McFarland is the only sophomore of the group. He joined the Terrapins program as a highly regarded recruit and almost immediately contributed. As a redshirt freshman, he hit the ground running and nearly single-handedly sprung an upset over Ohio State. In terms of burst and straight-line speed, there may not be another running back prospect capable of matching him. The Maryland native is on the smaller side but does not allow that to leak into his play. He is an average to below-average pass protector and will never be confused for a short-yardage option. 

His statistics faced a stark decline between his freshman and sophomore seasons. However, the film shows that he is not solely to blame. McFarland has never caught a lot of passes but the offense was more of an option, misdirection style look that probably took him out of the passing game in a lot of ways. When he received opportunities to catch the ball, he looked fairly comfortable in doing so.

Ke’Shawn Vaughn, Vanderbilt

Vaughn is the biggest boom or bust prospect among this draft class. He is just as likely to be stopped in the backfield for a loss as breaking off a long run. The Illinois transfer became a father in September of 2019 so that undoubtedly impacted his focus. Vaughn, a native of Nashville, shows good balance and lateral quickness. He is good at using his blocks and bursting forth. Anyone in search of his potential would not have to look beyond his game against Baylor. There are inconsistencies all over his game and he will have to answer that when he gets in front of NFL talent evaluators. 

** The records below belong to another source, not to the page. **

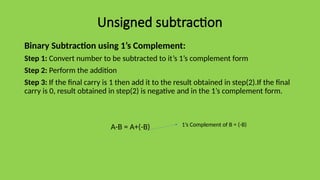 Unsigned subtraction
Binary Subtraction using 1’s Complement:
Step 1: Convert number to be subtracted to it’s 1’s complement form
Step 2: Perform the addition
Step 3: If the final carry is 1 then add it to the result obtained in step(2).If the final
carry is 0, result obtained in step(2) is negative and in the 1’s complement form.
A-B = A+(-B) 1’s Complement of B = (-B)
 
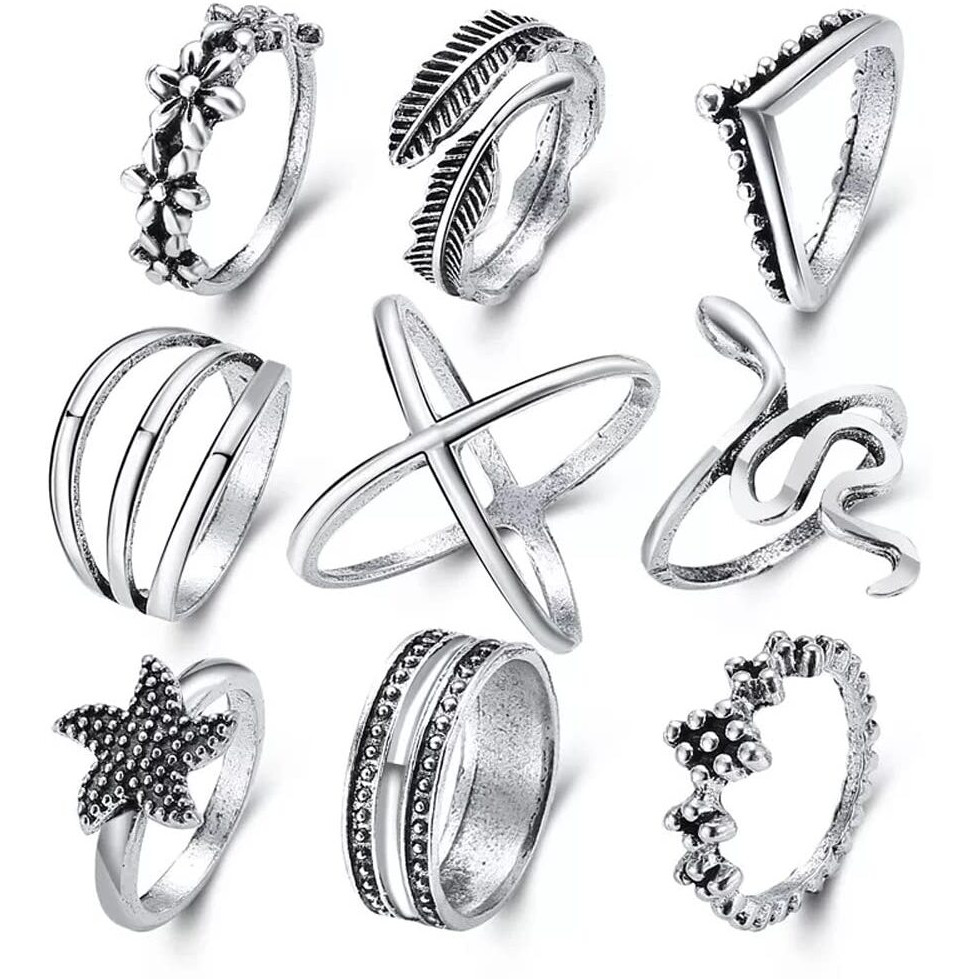 Shining Diva Fashion Latest Stylish Metal Boho Midi Finger Rings for Women and Girls - Set of 9 (D13049r), Silver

Clyde Edwards-Helaire, LSU

Edwards-Helaire is a true underdog story. He openly talks about being overlooked his entire life as a smaller running back but he continues to produce. Joe Burrow and the Tigers’ high-octane passing attack received a lot of the praise for their National Championship run but Edwards-Helaire deserves as much. When his team needed him the most, he delivered. The Louisiana native is focused and aware. His strong lower body allowed him to fight through contact for additional yardage. He displays good balance and rarely took a loss. He did not show much as a pass catcher so that may be an emphasis for him during the pre-NFL Draft process.

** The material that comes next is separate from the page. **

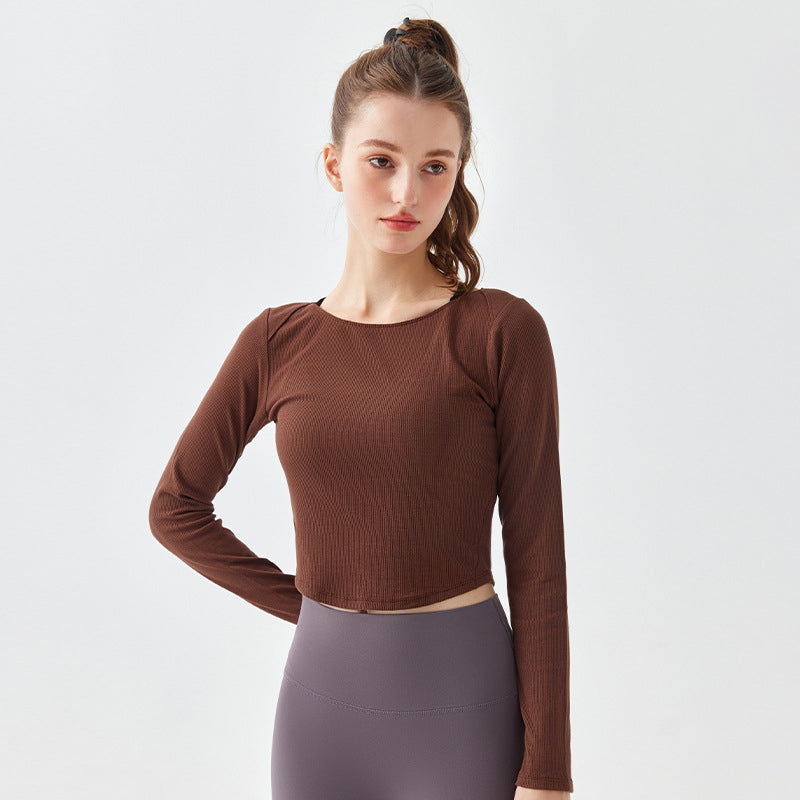 Yoga tops, long sleeves, open back, twisted, round neck, ribbed, wrap, belly button exposed, yoga t-shirt, curved hem, cute back, stretch, sweat wicking, quick drying, slimming, breathable, 4 colors available, sports, fitness, Pilates, running, S-XL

Eno Benjamin, Arizona State

Benjamin is a very gifted runner with the versatility to catch the ball out of the backfield. He has good body control and does well to break down his footwork so that the defender must commit before exploding in another direction. There are concerns about his vision. The fumbles and dropped passes will not help him either. He is also average in pass protection. From a sheer explosiveness perspective, few can top Benjamin but there are other wrinkles in his game that must be ironed out. 

Lamical Perine, Florida

Perine had more receptions as a senior than he did in the prior three years combined. Florida split him out wide on occasion. He has good, not great speed and fights through contact. The Alabama native is also good in pass protection. He will land on a roster somewhere because of his effectiveness on passing downs. 

Tier 4

There were 254 picks in the 2019 NFL Draft so let’s assume that remains constant. Eleven other running backs fall between Tier 3 and what would be considered a draftable grade: Appalachian State’s Darrynton Evans, Washington’s Salvon Ahmed, Maryland’s Javon Leake, UCLA’s Joshua Kelley, Western Michigan’s Levante Bellamy, Boston College’s A.J. Dillon, Cincinnati’s Michael Warren II, TCU’s Darius ‘Jet’ Anderson, Louisiana’s Raymond Calais, Arizona’s J.J. Taylor and Memphis’ Patrick Taylor Jr. 

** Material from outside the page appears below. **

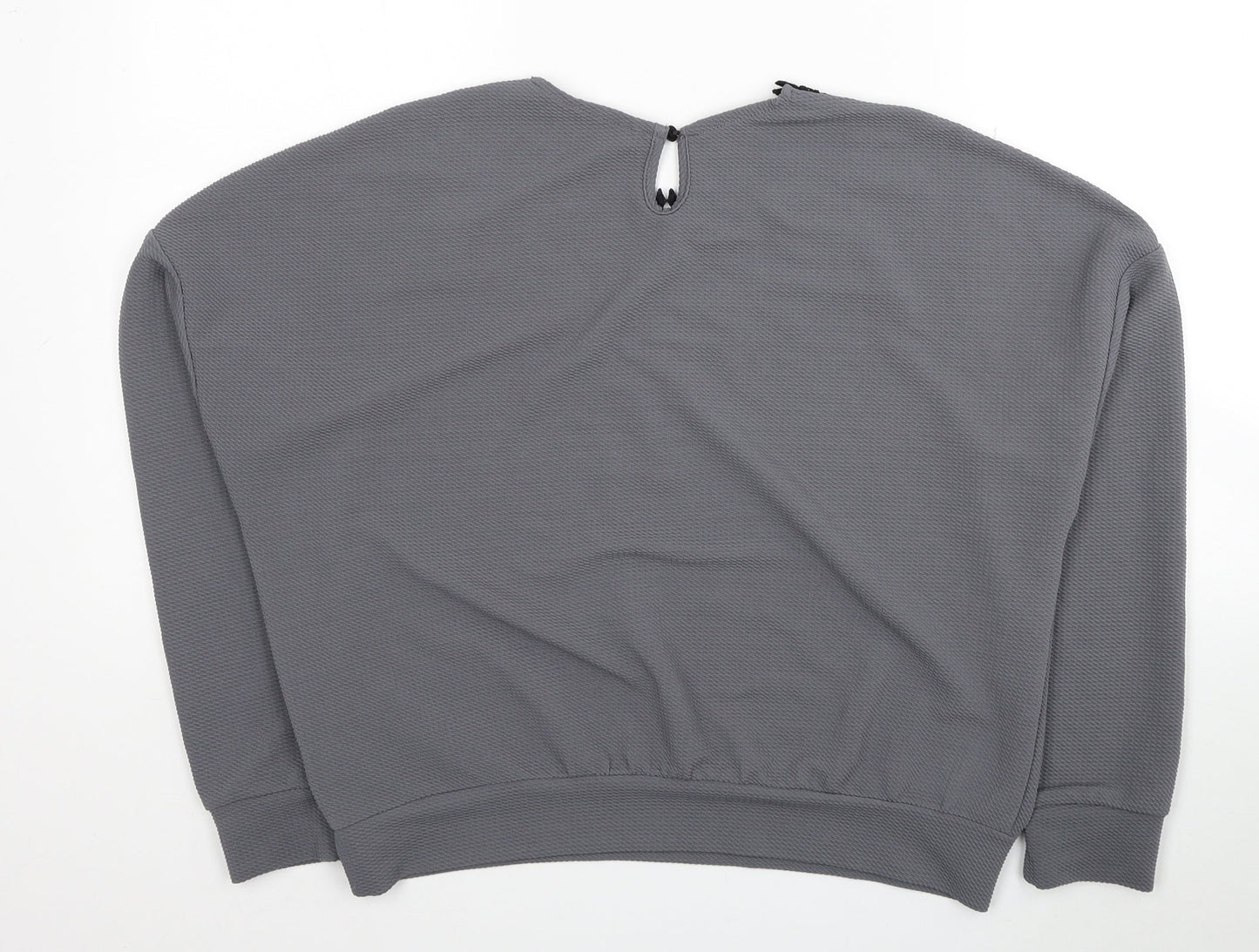 SheIn Womens Grey Geometric Polyester Pullover Sweatshirt Size L Button - Lace Detail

There is some good talent among that group. Ahmed, Leake and Kelley jump out as running back prospects not only capable of making a team but making an impact in the NFL. At the beginning of this article, it was mentioned that 19 teams have either a primary or secondary need for at least one running back. There were 21 running backs mentioned in this article so there are plenty of opportunities available for all.